Texto em estudo:

De modo mais discreto, mais raramente aparecendo nas notícias, o problema da falta de profissionais de saúde no Serviço Nacional de Saúde, surge em muitos outros domínios que não os das urgências.

Há um problema estrutural no SNS, que temos que enfrentar se quisermos resolvê-lo. Ele tem que aumentar a sua capacidade operacional e ter mais recursos humanos. Desde a troika defender que os serviços públicos têm que ter o financiamento adequado passou a ser um tabu nacional. Algo que tem que ser ultrapassado se não quisermos que a degradação desses serviços conduza à sua privatização progressiva e consequente aprofundamento das desigualdades de acesso.

Um relatório do Conselho de Finanças Públicas (CFP) sobre o desempenho do SNS em 2023, publicado em junho de 2024[1], é bastante elucidativo dos bloqueios da análise que fazemos a muitos serviços públicos.

Material de apoio:
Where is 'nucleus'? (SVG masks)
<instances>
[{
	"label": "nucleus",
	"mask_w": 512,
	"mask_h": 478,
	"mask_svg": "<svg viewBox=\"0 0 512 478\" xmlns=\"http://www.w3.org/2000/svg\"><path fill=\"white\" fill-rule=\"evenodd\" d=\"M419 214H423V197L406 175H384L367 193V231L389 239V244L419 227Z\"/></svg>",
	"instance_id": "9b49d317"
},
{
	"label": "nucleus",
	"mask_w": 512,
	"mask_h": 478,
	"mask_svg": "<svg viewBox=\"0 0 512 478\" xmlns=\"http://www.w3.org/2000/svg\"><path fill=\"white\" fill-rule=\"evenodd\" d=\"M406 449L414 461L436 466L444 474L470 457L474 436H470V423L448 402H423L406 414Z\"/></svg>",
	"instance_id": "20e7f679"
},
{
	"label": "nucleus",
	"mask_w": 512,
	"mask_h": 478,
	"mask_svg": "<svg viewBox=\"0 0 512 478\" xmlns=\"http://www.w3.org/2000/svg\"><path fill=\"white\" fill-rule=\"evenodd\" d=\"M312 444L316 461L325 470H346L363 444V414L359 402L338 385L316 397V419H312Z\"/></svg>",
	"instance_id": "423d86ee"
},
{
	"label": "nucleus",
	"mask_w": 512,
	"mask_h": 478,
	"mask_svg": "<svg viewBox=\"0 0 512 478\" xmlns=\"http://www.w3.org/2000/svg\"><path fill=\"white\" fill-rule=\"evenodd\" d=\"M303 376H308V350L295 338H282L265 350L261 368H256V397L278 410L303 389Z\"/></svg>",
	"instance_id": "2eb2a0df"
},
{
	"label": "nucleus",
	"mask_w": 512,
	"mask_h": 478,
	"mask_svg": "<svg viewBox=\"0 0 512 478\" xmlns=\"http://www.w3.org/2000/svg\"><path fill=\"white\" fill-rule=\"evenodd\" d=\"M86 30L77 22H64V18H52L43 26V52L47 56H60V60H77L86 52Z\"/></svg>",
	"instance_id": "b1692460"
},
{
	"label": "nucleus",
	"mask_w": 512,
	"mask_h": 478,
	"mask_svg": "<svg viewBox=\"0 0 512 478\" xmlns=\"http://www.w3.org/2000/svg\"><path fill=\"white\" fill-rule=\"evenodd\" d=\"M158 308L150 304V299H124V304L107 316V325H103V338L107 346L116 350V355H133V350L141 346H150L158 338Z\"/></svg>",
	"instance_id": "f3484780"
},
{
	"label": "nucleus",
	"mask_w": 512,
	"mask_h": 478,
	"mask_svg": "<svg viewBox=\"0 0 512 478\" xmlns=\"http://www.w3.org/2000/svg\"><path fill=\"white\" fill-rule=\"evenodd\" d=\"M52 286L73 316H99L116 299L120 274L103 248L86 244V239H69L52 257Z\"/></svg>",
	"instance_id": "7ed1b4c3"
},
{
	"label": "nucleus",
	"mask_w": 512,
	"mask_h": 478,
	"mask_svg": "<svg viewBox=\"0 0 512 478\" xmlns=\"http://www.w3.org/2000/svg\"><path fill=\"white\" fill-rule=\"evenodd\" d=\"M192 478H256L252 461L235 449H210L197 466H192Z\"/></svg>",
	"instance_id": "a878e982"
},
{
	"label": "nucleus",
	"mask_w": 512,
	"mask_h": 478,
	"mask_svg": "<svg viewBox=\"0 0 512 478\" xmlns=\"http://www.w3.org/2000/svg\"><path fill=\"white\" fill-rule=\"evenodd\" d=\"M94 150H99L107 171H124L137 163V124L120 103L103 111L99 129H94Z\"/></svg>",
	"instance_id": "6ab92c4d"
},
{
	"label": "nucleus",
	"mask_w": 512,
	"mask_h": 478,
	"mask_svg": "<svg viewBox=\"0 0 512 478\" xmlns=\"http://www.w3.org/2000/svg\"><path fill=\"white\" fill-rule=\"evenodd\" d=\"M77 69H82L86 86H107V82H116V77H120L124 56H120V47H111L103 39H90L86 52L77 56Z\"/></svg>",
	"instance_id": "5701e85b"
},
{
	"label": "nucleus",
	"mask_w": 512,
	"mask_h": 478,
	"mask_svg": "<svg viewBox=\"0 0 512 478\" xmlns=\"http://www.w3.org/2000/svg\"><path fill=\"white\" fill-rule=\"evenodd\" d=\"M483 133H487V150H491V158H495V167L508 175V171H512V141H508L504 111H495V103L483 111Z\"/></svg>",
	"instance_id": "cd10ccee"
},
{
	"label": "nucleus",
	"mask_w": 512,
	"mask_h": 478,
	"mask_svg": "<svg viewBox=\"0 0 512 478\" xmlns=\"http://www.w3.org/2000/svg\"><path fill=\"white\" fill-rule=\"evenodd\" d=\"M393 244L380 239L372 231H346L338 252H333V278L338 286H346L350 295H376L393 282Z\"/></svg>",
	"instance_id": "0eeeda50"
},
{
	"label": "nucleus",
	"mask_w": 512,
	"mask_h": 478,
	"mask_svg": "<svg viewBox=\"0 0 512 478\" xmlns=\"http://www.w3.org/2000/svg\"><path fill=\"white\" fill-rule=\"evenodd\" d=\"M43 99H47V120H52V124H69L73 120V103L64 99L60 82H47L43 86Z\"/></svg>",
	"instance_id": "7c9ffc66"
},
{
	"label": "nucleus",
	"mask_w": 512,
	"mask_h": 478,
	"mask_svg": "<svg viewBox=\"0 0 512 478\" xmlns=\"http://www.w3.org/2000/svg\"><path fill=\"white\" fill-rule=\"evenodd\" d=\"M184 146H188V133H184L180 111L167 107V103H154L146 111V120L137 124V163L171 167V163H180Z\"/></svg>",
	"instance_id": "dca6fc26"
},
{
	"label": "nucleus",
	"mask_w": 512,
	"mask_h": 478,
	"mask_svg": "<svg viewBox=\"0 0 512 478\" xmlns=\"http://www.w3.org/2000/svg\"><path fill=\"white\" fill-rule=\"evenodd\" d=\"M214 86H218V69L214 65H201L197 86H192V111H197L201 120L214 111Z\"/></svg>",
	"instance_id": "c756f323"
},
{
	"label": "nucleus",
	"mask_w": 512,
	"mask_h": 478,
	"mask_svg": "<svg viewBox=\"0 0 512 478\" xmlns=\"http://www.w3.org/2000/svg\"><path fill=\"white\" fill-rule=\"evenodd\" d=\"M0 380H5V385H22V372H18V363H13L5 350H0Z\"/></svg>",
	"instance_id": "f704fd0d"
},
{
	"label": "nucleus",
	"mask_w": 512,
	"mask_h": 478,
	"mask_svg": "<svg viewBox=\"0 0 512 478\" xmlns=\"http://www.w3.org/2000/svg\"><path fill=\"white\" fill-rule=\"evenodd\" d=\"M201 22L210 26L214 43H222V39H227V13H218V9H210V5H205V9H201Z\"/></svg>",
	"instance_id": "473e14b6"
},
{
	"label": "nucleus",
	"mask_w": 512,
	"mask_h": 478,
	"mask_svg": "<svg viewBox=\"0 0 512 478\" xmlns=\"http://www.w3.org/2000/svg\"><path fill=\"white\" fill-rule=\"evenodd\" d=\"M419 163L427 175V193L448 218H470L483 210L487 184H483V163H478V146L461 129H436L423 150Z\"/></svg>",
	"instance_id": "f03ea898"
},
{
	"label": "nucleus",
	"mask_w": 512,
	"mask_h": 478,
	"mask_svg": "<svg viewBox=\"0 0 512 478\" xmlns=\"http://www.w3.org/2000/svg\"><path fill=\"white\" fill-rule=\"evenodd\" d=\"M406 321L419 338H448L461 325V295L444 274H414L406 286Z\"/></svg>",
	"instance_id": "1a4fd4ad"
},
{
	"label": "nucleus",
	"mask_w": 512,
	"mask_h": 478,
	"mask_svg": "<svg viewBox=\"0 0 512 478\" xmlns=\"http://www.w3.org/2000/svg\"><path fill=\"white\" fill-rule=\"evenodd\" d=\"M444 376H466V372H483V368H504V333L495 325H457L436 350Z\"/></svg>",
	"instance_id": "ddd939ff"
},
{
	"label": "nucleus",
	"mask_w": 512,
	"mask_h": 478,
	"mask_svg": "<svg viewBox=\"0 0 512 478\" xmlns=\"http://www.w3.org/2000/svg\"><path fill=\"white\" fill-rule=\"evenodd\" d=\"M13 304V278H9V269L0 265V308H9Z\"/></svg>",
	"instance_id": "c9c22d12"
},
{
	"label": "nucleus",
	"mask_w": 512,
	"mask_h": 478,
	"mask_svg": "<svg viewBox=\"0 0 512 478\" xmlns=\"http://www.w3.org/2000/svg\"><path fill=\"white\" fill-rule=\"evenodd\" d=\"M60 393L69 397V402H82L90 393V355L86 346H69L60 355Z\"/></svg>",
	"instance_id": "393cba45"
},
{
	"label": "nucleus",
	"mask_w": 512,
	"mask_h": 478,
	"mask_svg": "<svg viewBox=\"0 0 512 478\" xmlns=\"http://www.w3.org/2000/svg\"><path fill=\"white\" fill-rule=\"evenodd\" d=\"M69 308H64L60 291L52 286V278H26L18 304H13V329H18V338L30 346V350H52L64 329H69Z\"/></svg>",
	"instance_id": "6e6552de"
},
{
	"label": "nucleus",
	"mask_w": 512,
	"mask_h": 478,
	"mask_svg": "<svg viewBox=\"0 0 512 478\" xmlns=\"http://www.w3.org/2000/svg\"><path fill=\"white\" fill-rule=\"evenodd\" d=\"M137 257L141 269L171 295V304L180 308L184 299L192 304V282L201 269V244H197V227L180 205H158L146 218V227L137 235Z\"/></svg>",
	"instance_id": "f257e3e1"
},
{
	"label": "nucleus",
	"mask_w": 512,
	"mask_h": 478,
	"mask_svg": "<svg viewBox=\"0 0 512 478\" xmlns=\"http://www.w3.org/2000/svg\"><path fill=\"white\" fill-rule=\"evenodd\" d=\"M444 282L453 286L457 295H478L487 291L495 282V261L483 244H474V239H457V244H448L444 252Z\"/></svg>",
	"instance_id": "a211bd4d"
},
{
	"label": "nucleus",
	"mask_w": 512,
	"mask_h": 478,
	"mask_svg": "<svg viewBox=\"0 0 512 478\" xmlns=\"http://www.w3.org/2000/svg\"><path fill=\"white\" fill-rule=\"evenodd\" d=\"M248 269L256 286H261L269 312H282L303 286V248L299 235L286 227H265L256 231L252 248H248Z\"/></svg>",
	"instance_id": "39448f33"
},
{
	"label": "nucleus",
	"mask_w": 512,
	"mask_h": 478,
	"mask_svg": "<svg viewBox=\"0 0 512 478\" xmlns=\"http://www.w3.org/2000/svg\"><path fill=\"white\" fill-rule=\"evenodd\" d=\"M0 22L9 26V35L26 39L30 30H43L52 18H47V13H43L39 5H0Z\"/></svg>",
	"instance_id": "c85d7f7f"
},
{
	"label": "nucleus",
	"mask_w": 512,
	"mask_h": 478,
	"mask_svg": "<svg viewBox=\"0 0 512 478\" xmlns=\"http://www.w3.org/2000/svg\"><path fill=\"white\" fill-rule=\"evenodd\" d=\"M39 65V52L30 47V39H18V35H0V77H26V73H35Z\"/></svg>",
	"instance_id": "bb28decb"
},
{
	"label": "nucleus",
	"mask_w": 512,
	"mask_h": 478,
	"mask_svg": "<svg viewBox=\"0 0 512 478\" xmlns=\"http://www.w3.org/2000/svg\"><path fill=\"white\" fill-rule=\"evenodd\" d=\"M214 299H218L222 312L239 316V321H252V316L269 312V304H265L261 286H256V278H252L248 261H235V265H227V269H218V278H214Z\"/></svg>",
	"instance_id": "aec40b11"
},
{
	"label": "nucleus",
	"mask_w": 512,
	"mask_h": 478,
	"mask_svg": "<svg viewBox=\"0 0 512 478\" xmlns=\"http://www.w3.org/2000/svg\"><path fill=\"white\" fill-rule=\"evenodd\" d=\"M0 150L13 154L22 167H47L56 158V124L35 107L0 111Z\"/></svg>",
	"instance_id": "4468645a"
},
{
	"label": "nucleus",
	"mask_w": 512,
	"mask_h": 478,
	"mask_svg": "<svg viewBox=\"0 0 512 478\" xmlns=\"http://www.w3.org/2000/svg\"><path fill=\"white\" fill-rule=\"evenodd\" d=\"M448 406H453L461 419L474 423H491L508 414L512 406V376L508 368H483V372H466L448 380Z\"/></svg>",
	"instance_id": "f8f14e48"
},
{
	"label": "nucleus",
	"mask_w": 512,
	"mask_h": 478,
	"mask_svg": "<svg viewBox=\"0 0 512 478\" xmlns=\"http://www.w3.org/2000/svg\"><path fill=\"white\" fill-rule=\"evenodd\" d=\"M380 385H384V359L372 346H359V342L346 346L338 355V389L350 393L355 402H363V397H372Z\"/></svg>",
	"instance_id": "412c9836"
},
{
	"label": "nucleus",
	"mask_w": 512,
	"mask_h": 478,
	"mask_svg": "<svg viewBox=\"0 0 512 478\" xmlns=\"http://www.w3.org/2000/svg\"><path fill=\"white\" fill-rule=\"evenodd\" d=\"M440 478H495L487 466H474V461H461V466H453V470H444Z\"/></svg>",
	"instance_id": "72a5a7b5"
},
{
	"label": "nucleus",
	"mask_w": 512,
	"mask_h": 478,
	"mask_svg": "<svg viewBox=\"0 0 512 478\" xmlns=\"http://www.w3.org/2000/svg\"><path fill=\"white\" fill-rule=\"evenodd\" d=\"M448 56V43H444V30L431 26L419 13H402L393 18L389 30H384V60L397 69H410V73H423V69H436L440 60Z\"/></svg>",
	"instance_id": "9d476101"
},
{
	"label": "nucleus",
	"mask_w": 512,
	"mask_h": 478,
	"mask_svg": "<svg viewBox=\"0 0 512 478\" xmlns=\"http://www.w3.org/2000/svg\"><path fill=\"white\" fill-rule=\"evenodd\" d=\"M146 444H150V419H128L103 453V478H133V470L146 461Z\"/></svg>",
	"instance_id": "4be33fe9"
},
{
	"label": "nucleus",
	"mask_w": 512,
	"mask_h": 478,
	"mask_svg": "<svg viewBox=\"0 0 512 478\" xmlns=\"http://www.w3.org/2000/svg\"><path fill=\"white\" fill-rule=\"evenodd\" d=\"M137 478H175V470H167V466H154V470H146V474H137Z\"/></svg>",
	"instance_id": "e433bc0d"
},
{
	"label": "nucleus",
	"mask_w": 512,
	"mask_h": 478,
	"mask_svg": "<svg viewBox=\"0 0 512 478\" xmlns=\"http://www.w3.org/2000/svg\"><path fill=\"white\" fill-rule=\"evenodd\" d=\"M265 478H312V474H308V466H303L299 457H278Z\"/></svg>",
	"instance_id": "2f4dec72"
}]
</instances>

Exercícios propostos:
1. Transcreva do texto sobre o SNS o trecho que começa em "Um relatório do" e segue até "muitos serviços públicos.".
2. Prossiga a redação do texto sobre o SNS a partir da última frase apresentada.

Respostas dos exercícios:
1.
Um relatório do Conselho de Finanças Públicas (CFP) sobre o desempenho do SNS em 2023, publicado em junho de 2024[1], é bastante elucidativo dos bloqueios da análise que fazemos a muitos serviços públicos.

2.
O relatório compilou diversos indicadores preocupantes: o volume total de consultas médicas realizadas nos cuidados primários diminuiu pelo segundo ano consecutivo; o aumento de consultas médicas hospitalares não foi suficiente para evitar o aumento dos utentes em lista de espera; em 40% dos casos dos serviços de urgência não se cumpriram os tempos de triagem; 16% dos utentes não tinham médico de família atribuído.

O mesmo relatório apontou “riscos e incertezas” ao desempenho do SNS, que levam, e cito, à “saturação do acesso à resposta pública de saúde que tem com consequência para os utentes que necessitam de cuidados de saúde o risco de aumento das suas necessidades de saúde por satisfazer”. Mas, na vertente orçamental, fiel à visão predominante de que o SNS já é caro para os contribuintes, envereda por recomendações para “a maximização da eficiência e previsibilidade no uso dos recursos” e, como se o SNS não fosse, por definição, financiado pelo OE, queixa-se da “baixa diversificação das fontes de financiamento do SNS, num contexto de crescimento da despesa pública em saúde”.

Lendo-se as conclusões do CFP dir-se-ia que o SNS português não tem um problema sério de financiamento. É pena que o relatório não retire conclusões da comparação internacional de despesa pública em saúde que faz (ver p. 23) e em que se verifica que a despesa pública em saúde em Portugal em 2022 foi de 5,4% do PIB, abaixo da média da OCDE de 7% e muito abaixo dos 10,3% do PIB da França, dos 9,2% da Suécia, dos 7,3% de Itália e dos 6,8% de Espanha.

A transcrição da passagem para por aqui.